I have been wanting to write a blog like this for a long time and after many comments made by readers of my previous blogs making inaccurate assumptions, I decided to set the record straight and frankly to come out swinging like the outspoken mom I am.

Personally, I am appalled at how many people believe they can even have an opinion about my choice to stay at home with my children let alone voice their opinion on how rich they think we are or how lazy I am because I choose not to work. I am not alone in this. It seems like right now there is a stigma against stay at home mothers that many of my friends feel too. (Obviously if you are a single parent....this does not apply, I am talking about 2 parent households.)

My husband came from a home where his mother was a stay at home mother, even after his father died she still made sure she was at home with him. I came from a single parent home where my mom was gone a lot and I saw my dad every other weekend. I was a latch-key child and on top of that, an only child, it was lonely and I don't have many fond memories of it. Because of both my husband's experience growing up and my experience growing up, we knew from the beginning I was going to be at home with our children. I did work part time for a bit until about halfway through my 2nd pregnancy, my mother watched my son 2 days and we had a sitter 2 days a week but, for us it wasn't worth the time away from our son. My husband and I knew we would have to make sacrifices for me to stay at home and frankly after running the numbers, it wasn't worth it anyway with me working and having day care costs.

I don't have anything against mothers who choose to work instead of staying at home with your children, it truly isn't for everyone. However, if you are choosing to work instead of being at home, that is your choice. Yes, I believe it is a choice to work or stay at home. You don't need to have 2 cars, you don't need a new wardrobe each season, you don't need that fancy new house and you don't need to be rich. I don't believe you can have it all, a career, family, and friends. Something will always suffer and in many cases, it is family time. My husband and I live life lean, we don't have a stock portfolio, we don't even have college savings for the children. We know when our childen head off to college, I will probably need to go back to work full time to help pay for college, I am ok with that. It is much more important to us that I am home now.

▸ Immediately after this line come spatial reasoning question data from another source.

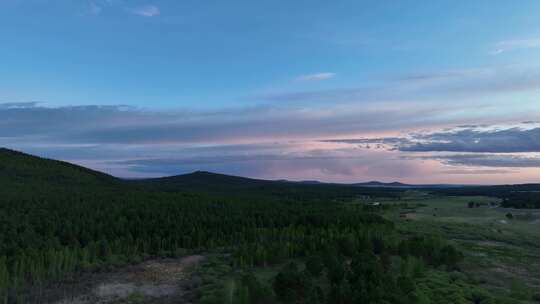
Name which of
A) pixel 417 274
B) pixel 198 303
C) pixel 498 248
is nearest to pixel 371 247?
pixel 417 274

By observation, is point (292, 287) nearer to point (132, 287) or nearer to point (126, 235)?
point (132, 287)

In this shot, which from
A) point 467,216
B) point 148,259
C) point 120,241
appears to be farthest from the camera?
point 467,216

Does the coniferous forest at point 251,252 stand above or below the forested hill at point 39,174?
below

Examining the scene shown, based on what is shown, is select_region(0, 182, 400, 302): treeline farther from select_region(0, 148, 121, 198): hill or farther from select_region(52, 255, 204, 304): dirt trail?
select_region(0, 148, 121, 198): hill

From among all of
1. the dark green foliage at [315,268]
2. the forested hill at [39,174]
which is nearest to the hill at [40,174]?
the forested hill at [39,174]

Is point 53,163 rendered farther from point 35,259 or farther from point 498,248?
point 498,248

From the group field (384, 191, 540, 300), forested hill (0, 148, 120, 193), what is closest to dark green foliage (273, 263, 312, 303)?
field (384, 191, 540, 300)

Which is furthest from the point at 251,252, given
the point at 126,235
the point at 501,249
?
the point at 501,249

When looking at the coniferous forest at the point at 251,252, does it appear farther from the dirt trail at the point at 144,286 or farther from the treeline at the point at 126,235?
the dirt trail at the point at 144,286
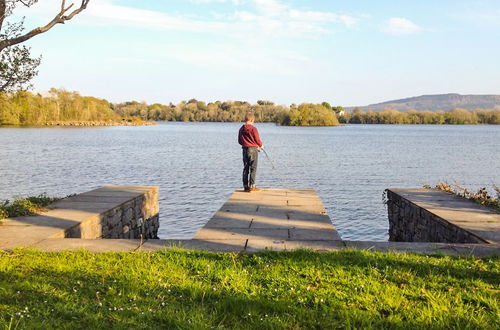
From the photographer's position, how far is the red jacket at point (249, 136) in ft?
33.6

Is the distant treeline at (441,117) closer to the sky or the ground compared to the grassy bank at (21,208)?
closer to the sky

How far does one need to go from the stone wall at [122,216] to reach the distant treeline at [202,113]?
41.4 m

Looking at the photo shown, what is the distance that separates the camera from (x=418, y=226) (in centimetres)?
835

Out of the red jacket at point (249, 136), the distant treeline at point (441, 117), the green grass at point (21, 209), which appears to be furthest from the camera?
the distant treeline at point (441, 117)

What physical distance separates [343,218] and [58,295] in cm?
1085

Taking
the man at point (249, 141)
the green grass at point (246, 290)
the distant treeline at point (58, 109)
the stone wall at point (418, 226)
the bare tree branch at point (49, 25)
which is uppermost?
the distant treeline at point (58, 109)

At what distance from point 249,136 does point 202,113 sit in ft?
569

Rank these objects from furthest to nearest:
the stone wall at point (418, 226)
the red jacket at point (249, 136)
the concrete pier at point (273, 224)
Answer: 1. the red jacket at point (249, 136)
2. the stone wall at point (418, 226)
3. the concrete pier at point (273, 224)

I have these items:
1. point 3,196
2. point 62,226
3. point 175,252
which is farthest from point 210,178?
point 175,252

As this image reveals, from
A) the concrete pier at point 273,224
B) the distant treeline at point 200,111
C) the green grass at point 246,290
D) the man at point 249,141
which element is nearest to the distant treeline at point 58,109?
the distant treeline at point 200,111

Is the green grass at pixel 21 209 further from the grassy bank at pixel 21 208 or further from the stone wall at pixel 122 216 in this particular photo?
the stone wall at pixel 122 216

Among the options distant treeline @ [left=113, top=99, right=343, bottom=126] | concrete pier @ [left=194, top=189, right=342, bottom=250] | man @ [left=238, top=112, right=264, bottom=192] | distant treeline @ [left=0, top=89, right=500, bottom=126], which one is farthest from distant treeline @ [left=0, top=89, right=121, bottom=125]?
concrete pier @ [left=194, top=189, right=342, bottom=250]

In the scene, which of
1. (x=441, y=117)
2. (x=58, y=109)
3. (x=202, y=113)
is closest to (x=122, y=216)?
(x=58, y=109)

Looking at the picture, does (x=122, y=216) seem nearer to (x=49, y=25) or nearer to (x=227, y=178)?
(x=49, y=25)
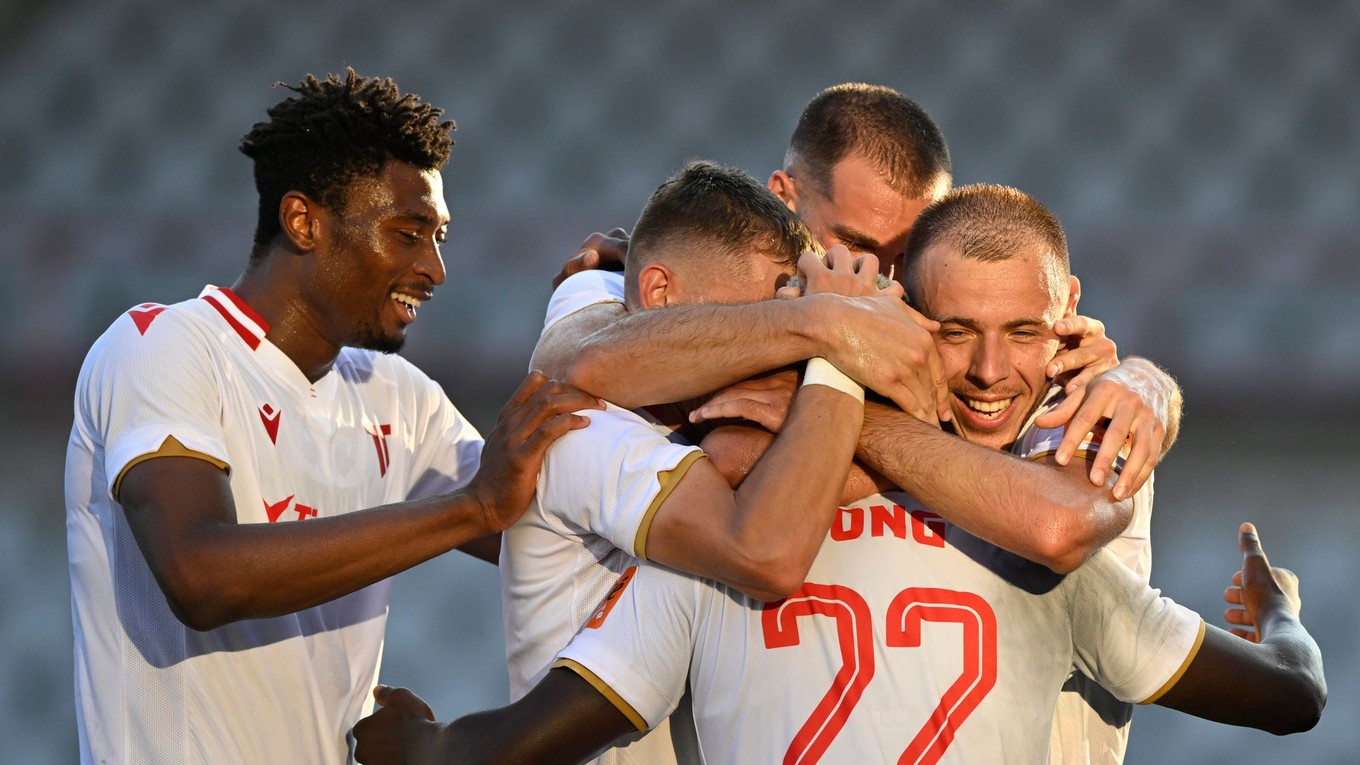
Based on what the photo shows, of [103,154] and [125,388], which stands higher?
[103,154]

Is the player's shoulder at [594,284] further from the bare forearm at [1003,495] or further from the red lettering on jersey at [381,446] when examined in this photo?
the bare forearm at [1003,495]

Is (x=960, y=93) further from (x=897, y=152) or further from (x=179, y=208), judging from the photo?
(x=179, y=208)

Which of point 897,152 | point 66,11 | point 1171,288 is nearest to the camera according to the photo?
point 897,152

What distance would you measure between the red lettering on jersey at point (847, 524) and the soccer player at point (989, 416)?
27 millimetres

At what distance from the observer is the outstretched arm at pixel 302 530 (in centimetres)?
197

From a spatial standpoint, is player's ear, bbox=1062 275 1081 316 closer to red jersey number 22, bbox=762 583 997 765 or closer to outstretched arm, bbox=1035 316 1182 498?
outstretched arm, bbox=1035 316 1182 498

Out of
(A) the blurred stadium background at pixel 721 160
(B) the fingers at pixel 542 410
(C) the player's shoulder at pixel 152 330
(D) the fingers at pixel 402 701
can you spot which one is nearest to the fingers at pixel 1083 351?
(B) the fingers at pixel 542 410

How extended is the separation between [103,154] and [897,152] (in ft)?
12.3

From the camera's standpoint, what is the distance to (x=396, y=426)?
267 cm

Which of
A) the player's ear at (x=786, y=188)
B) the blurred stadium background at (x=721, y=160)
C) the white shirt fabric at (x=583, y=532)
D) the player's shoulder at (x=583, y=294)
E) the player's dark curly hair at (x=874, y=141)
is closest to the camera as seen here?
the white shirt fabric at (x=583, y=532)

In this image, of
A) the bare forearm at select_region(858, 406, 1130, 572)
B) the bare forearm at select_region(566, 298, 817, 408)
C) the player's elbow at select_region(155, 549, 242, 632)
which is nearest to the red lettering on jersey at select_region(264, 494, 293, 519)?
the player's elbow at select_region(155, 549, 242, 632)

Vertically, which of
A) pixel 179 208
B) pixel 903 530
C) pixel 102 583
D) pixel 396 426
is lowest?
pixel 102 583

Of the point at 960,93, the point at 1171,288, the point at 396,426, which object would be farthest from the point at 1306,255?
the point at 396,426

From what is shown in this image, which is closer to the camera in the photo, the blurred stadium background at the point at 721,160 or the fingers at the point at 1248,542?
the fingers at the point at 1248,542
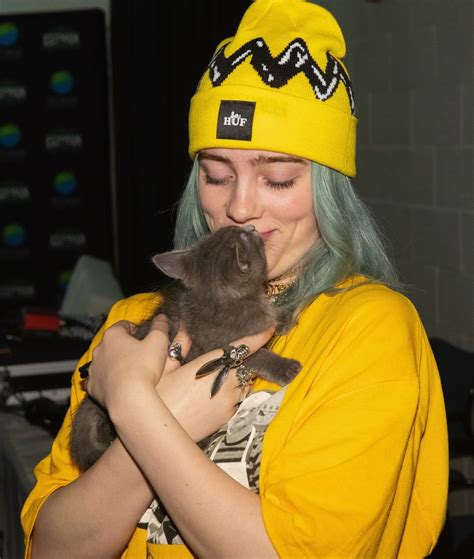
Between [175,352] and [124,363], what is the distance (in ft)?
0.81

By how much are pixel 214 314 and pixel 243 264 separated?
0.53 feet

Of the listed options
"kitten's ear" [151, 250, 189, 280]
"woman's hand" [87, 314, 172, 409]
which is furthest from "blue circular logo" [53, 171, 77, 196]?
"woman's hand" [87, 314, 172, 409]

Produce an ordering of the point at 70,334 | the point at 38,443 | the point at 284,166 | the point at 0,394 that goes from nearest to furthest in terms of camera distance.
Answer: the point at 284,166 < the point at 38,443 < the point at 0,394 < the point at 70,334

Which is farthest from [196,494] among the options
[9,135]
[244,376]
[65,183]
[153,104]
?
[9,135]

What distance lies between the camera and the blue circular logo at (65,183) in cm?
752

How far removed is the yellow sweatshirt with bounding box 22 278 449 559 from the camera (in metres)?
1.42

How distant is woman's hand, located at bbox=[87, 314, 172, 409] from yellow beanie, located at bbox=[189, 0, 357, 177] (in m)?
0.48

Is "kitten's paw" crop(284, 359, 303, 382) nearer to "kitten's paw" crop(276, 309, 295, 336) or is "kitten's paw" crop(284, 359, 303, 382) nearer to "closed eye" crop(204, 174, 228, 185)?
"kitten's paw" crop(276, 309, 295, 336)

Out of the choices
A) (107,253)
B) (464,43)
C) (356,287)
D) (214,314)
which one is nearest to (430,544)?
(356,287)

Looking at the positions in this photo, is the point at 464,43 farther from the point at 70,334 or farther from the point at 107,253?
the point at 107,253

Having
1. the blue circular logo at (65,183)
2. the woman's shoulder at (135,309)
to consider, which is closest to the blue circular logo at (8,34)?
the blue circular logo at (65,183)

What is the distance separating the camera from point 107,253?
7645 millimetres

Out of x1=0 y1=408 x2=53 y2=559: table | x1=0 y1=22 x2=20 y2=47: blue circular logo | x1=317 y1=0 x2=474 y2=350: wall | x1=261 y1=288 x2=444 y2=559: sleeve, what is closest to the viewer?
x1=261 y1=288 x2=444 y2=559: sleeve

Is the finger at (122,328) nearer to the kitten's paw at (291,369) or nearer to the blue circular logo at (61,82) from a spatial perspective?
the kitten's paw at (291,369)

If you actually took the time to figure out and calculate how much it costs you to work as opposed to staying at home, you might be surprised. My husband and I did the math years ago and figured out I needed to have a job paying $50,000 a year or more to make it worthwhile. We had 3 small children all needing daycare, we only had one car so we would have needed another, I would have needed work clothes, and then you add in all the time you miss with the children, it just wasn't worth it to us. Even now with having 3 children in school and a toddler at home, I would still need to make a minimum of $30,000 a year to make it worthwhile. It would be fun to have a part time job but, I can't imagine that either since I am so busy just going to 3 children's school functions, making dinner every night, taking care of the baby and making sure I still have some time for myself, my husband, and my friends.

We aren't rich, never said we were, we live in a working class/blue collar community and we put our children first most often. I shop thriftly and carefully. I get hand me downs whenever possible and we watch how much we eat out. I make my budget monthly and have gone to cash only for everything except the bills we have on auto pay. We buy our cars used and we keep them for a long time. My husband just bought our first 2nd car in over 4 years and he paid $1700 for it. We make choices that allow us to be able to afford eating as much Organic/whole foods as possible. With four children life is expensive, especially when they have food issues like ours do. So, yes most of my budget goes to groceries but, wouldn't have it any other way and it is our choice. By the way, even when my husband was out of a job for a few years, our children still got home made meals made with organic foods as much as possible.

I gladly go without the latest and greatest clothes for myself, I gladly go without spa days and expensive haircuts. I don't color my hair(yet) and if I start someday, I will probably buy a box and do it at home. Being at stay at home mom means many times making sacrifices and I am ok with that. Those little people grow up way too fast and before we know it, they are gone and out of the house. We are the ones who made the choice to bring them into the world, the least I feel I can do is give them the best of me and give them the most of my time that I have to give. The world sets its claws into our children much too soon, it is my job to make sure my husband and I are the number one influences on our children for as long as possible. Children are not an accessory, they are a responsibility. My highest and best responsibility is raising our children.

It is a choice.

Here is a calculator for you to put some rough numbers in just to see how you are doing and how much money you really need to be making to be a working parent. Some people can afford it, some people choose to do it whether they can or not. That is your choice and I don't knock you for it so please don't knock me for mine.